Soñaba con un mundo mejor y le molestaba el pragmatismo.
Decían que vivía en las nubes y le aconsejaban que pusiera los pies en la
tierra. Le llamaban visionario porque no
aceptaba las injusticias y los abusos en nombre del orden establecido, la
tiranía de los mercados, la resignación religiosa y el cinismo de los poderosos.

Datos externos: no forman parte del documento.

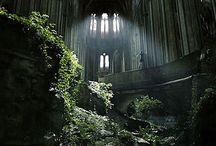 Crazy abandoned places / A collection of cool and crazy abandoned places around the world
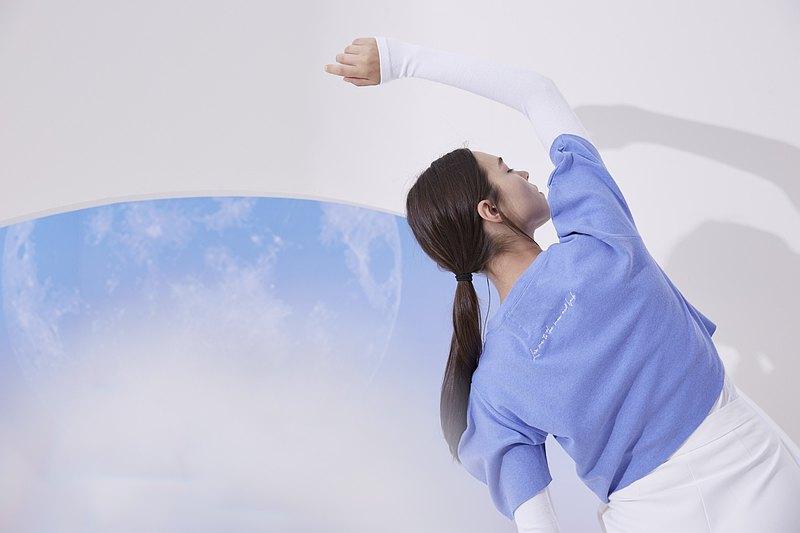 短版上衣 弧形衣袖 _ All Star : 粉嫩紫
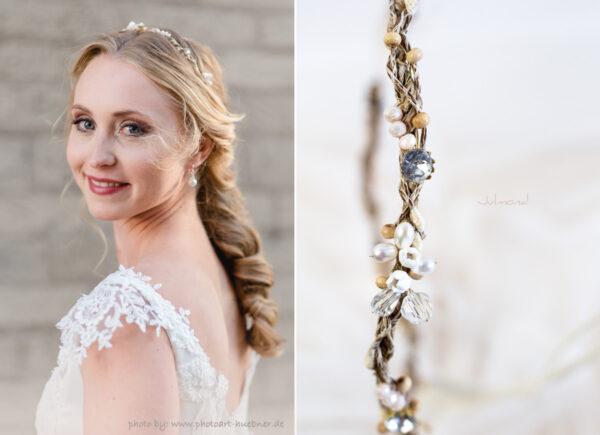 Isalie Hochzeit Diadem Perlen Bauernhochzeit-12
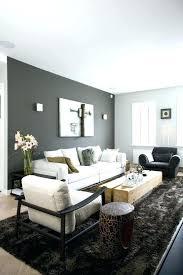 Light Grey Bedroom Walls Grey Walls In Bedroom Bartarin Site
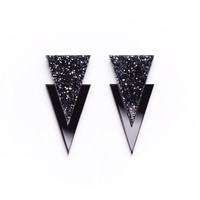 Apache Earrings - Glitter Silver & Black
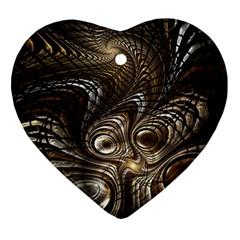 Fractal Art Texture Neuron Chaos Fracture Broken Synapse Ornament (heart) by Simbadda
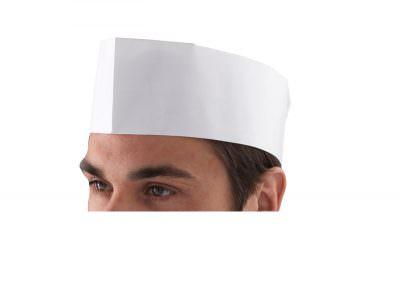 Chef's Disposable Paper Forage Hat (100 Pcs)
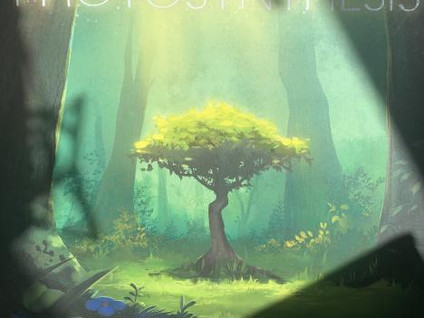 The Trees are Always Greener! Photosynthesis and its balance of story and gameplay.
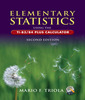 Couverture de l'ouvrage Elementary statistics using the ti-83/ 84 plus calculator (2nd ed )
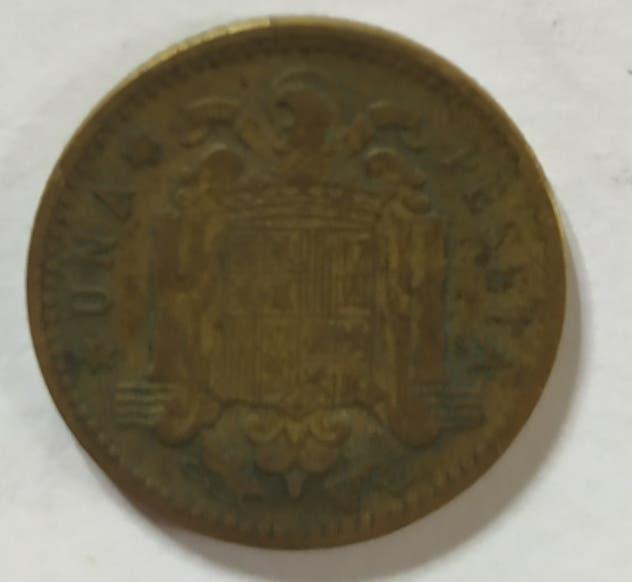 Moneda 1 ptas 1947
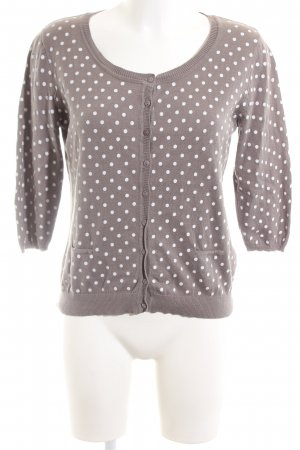 CPM the Collection! Cardigan brown-white spot pattern casual look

Le acusaban de ser poco práctico, de estar de espaldas a la realidad, de
empeñarse en luchas inútiles. Pero él nunca perdía la esperanza porque soñaba
despierto. Contestaba a los escépticos desencantados que sin esperanza no
se conquista la libertad. Que los fracasos y las frustraciones constituyen
motivos para redoblar la lucha, para levantarse y recuperar el aliento en pos
de esa meta futura, utópica, de transformación, justicia y solidaridad. Era
impertinente porque no aceptaba lo dado, la realidad, como inconmovible, sino
como punto de partida para una lucha que reconocía desigual, pero estimulante. Que
cada triunfo parcial, por pequeño que sea, era un paso hacia adelante. Su
pesimismo era, pues, esperanzado porque no se cruzaba de brazos ante lo que paralizaba
a los realistas. Su actitud contrastaba con el optimismo servil de los
conformistas, a los que no dejaba de importunar con sus utopías, con el
optimismo de su voluntad inconformista. Por eso lo tachaban de impertinente. Porque
creía que el mundo no está predeterminado ni el ser humano programado, como
pretenden hacernos creer quienes nos someten y alienan. Era un redomado utópico
impertinente que vivía sin renunciar a sus sueños.
_______Relato inspirado en el libro ¿Ha muerto la utopía? ¿Triunfan las distopías?, de Juan José Tamayo.